## [Required action]
Line by line, copy out the entries exactly and leave the pictures behind.

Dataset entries
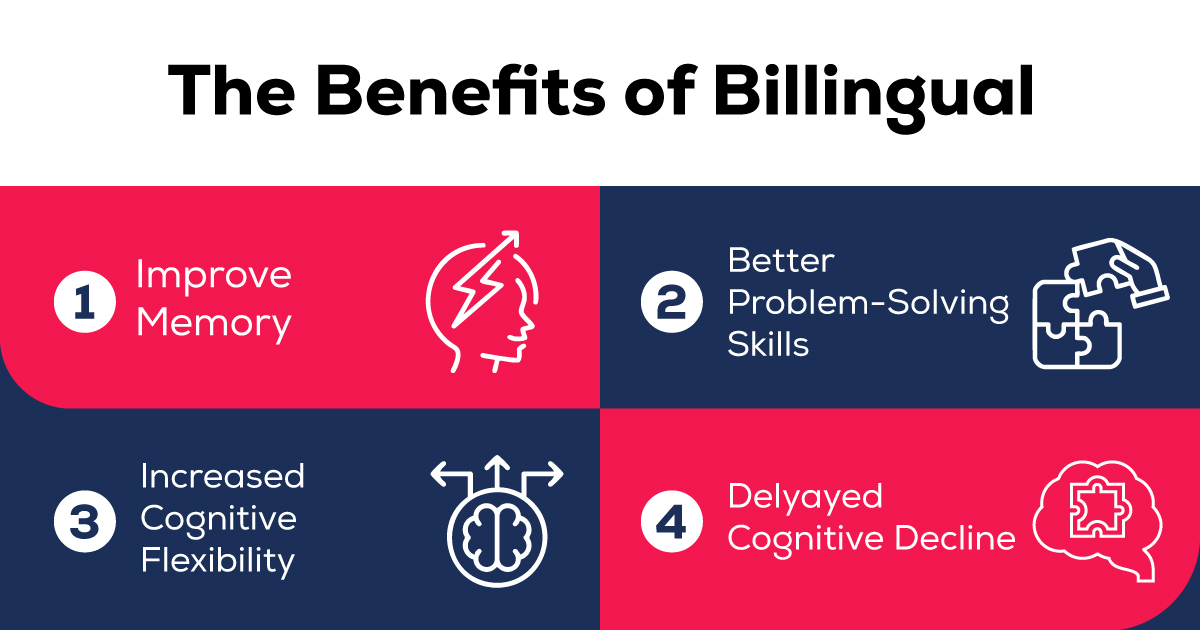 The Benefits of Billingual

1 Improve Memory

2 Better Problem-Solving Skills

3 Increased Cognitive Flexibility

4 Delyayed Cognitive Decline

## [Answer box]
 The Benefits of Billingual

1 Improve Memory

2 Better Problem-Solving Skills

3 Increased Cognitive Flexibility

4 Delyayed Cognitive Decline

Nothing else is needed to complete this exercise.